LordTheNightKnight said:
Procrastinato said:
If EA was making a profit on Wii exclusives, relative to 360/PS3 multiplats, I feel certain that they would know it -- being a public company and accountable and all that.
The revenue numbers, thus, tell a story. The revenue on Wii exclusives is the same as PS3 multiplats. Apparently, perhaps even obviously, the money to develop/market/etc. the average Wii exclusive exceeds that of the average multiplat PS3 title's portion of multiplat development.
Every assumption that Wii games are, indeed, made from $5 and a unicorn fart is true -- but unicorns are really quite rare, and getting one to fart for your game apparently costs many millions of dollars, so it works out poorly for the Wii in the end. EA is asking Nintendo to remove the unicorn fart part of Wii software development for this reason. Maybe allow for pegasi or specially trained Lipizzaners instead.

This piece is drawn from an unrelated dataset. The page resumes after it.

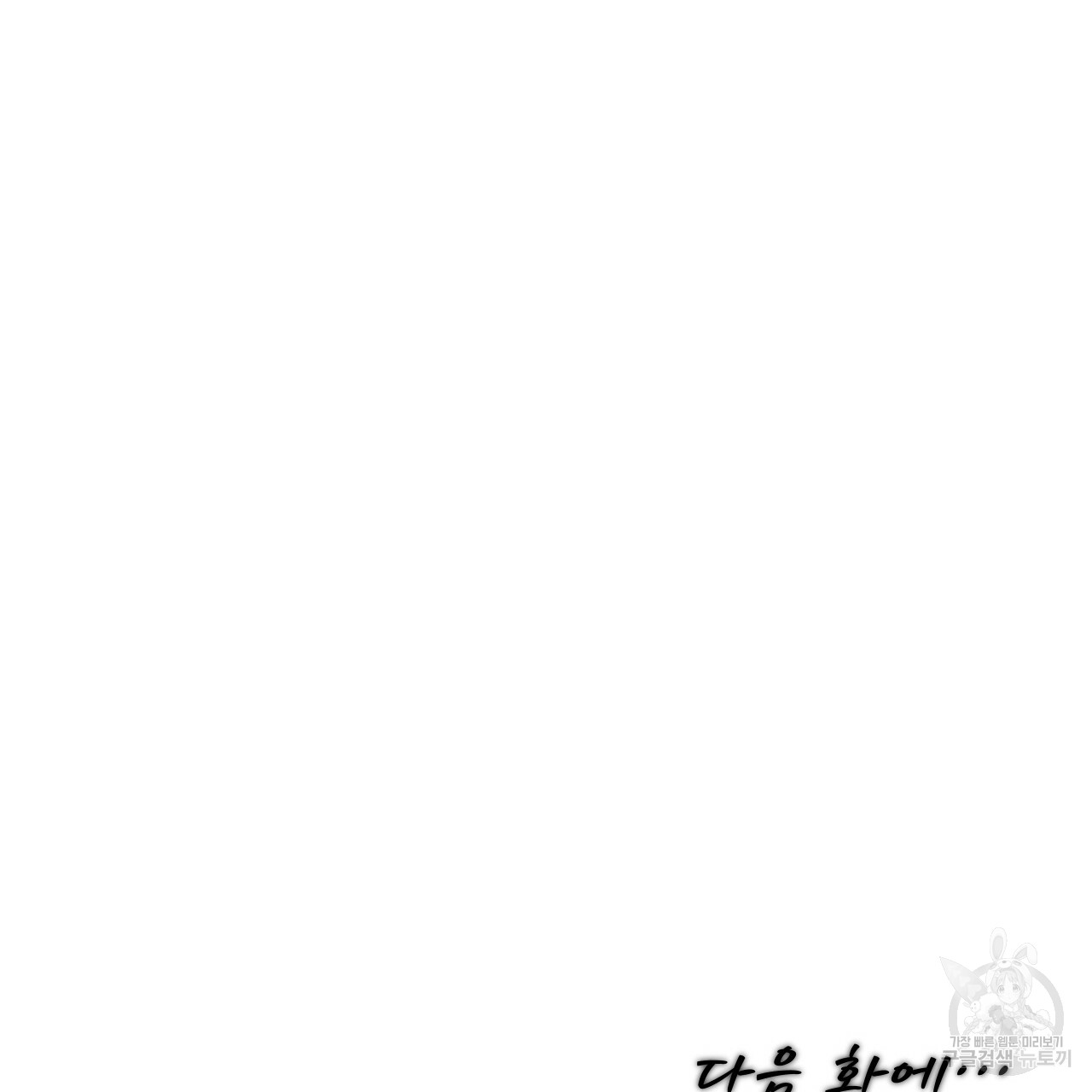 1685712082_21296650642318.jpg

Jokes aside, Wii development isn't as cheap as the average forum joe likes to think. It is a fair amount cheaper, but not so much so that it can come out the clear winner in today's marketplace, especially when the Wii stands alone (from an architecture perspective), and requires an entire dev team all to itself. The Wii cannot get out of the demographic scatter issue, or the architectural uniqueness issue. These are pretty severe problems, in the end.
|
It started out not a lot less, and while games do cost closer to high end 6th gen games, costs of HD game development has skyrocketed (see the comments about Gran Turismo 5 costing $60 million, and the developers thinking that isn't so much), so Wii development is a lot less by that virtue.
|
Doesn't it seem to you, by that logic, that EA wouldn't be complaining, though? Many of the titles EA has published for the Wii have sold in the 200-800K range. While that's not stellar, and Wii games tend to retail for less overall, wouldn't that support their efforts, and make it worth it to them, if the cost was justified?
Say Wii games make the publisher about $20 (revenue) per copy (which is not unreasonable, considering the retail cut, and a likely large Nintendo cut). At 500K, thats $10 million USD of justified expense, considering cost-of-goods, marketing, and development costs.

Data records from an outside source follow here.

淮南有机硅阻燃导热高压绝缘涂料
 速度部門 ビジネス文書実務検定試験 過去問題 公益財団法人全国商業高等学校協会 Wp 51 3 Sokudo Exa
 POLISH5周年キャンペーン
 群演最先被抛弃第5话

Say PS360 games make the publisher about $30 per copy (again, not unreasonable, since retail and licensing fees are probably similar to Wii titles, as the games take up the same shelf space, etc.), and the dev cost is either split between the PS3 and 360 versions, or the revenue vs expense is counted from both consoles.
If you peruse the database here, it sure looks like the publishers are having better luck with the latter version than the former.
Since EA is talking about "working with Nintendo" -- perhaps they mean cutting deals with Nintendo, such that, per-unit, the revenue is larger than it currently is, in return for having some fresh new IPs, exclusively for Nintendo platforms?